Deciding what to do with Nortel's large portfolio of desktop telephone instruments will prove to be a major headache for either Avaya or Siemens, because a telephone represents the installed system to most station users and the installed equipment is likely still operating without problems or issues. Selling a non-Nortel telephone to current customers will not be a viable option, because a mix of desktop instruments can prove to be confusing and more expensive to support. Deciding what to do with currently available desktop telephone instruments, however, is not a long term issue, because they have likely reached their sales peak as they are gradually being replaced by mobile communications devices, soft clients and lower priced third party SIP-based telephones. Desktop telephone instrument development will be curtailed and some older models, e.g. the first generation of Nortel's 200X IP models, can be discontinued almost immediately. The Meridian digital telephone portfolio should be phased out shortly; there are plenty of used instruments that can be supplier-certified if customers wish to buy the older generation instrument technology.

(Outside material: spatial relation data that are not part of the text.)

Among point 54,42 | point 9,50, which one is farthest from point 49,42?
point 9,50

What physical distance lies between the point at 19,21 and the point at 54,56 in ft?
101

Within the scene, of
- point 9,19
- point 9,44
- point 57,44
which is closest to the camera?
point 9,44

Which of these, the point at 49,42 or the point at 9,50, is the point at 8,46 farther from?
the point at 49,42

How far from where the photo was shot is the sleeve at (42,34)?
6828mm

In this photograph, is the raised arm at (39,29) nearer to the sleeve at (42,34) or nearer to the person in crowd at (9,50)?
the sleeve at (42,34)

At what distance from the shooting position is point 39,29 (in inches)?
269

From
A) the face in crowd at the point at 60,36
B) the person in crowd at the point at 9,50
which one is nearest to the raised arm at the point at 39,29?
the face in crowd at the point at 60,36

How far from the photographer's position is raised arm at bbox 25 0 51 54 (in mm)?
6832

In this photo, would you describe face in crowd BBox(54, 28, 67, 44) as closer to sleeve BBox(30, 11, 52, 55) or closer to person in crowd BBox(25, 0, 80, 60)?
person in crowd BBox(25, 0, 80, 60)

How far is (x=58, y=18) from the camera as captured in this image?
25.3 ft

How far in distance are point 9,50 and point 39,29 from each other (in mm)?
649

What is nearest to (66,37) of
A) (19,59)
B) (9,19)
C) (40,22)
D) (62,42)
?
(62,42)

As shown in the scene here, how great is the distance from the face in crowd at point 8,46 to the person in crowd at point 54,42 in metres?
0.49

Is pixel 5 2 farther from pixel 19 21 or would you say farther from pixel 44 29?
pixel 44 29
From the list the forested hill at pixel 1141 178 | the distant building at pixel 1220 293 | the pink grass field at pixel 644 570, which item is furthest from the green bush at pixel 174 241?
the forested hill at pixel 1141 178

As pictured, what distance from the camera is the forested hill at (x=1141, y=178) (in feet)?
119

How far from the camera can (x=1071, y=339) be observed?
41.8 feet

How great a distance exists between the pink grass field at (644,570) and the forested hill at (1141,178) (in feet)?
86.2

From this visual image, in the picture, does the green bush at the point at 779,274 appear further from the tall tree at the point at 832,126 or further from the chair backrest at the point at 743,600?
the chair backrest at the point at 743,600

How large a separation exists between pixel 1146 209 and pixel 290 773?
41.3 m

Nortel's peripheral voice-centric applications solutions are in the most danger of being phased out quickly, particularly contact center and messaging. Neither Avaya nor Siemens are likely to continue product development of the Nortel solutions when they have their own strong offerings for a diverse variety of customer requirements. For Unified Communications, Nortel's MCS 5100 is a strong competitive offering, but Nortel has been obligated to market and sell Microsoft OCS the past few years as an alternative. Avaya may likely need to retain the product for the short term to work behind the CS 1000 to support a variety of features and functions, but Siemens has OpenScape as a very viable standalone solution to offer in its place. Avaya's solution platform, unlike the fully featured OpenScape standalone server solution, is dependent on its proprietary Aura Communications Manager generic software and SIP Enablement Services (SES) offers to support UC capabilities.

The Nortel data networking portfolio of LAN, WLAN and WAN products would nicely round out the Avaya product portfolio for enterprise communications, but overlap with existing Siemens product from earlier acquisitions (Enterasys and Chantry Networks). Both suppliers will have hard decisions to make. If Avaya has the winning bid for Nortel ES it must decide if it wants to compete in the enterprise networking infrastructure market against companies like Cisco and HP, or seek an interested buyer. Their earlier foray into the market with Cajun products acquired during the Lucent Technologies era was less than successful.

John McHugh, Nortel's VP for enterprise data solutions recently gave an interview suggesting that Nortel should bring back the Bay Networks brand. He said that "[t]he more independently I can run this business and take it back to its roots and make Bay Networks exist again, the more effective and focused we are going to be," and "I would like Nortel to reincarnate Bay Networks." Maybe he can get some financial investors and take it off Avaya's hands. Siemens is already in the market and could winnow down the combined portfolio and retain the strongest solutions, only, for various market segments. Customers can mix and operate data networking products from multiple suppliers more easily than voice-centric solutions.

Whichever enterprise communications system supplier makes the acquisition, merging Nortel ES offerings into an existing product portfolio will be difficult, on top of merging the organizations, partners and distribution channels. I'm always available to provide my services to whomever needs a consultant with 30 years market experience and a thorough familiarity with all the companies and products involved, and assume they know where to find me if they need me. The Nortel ES situation will at least provide me with something juicy to talk about during my market update conference session at VoiceCon San Francisco this Fall.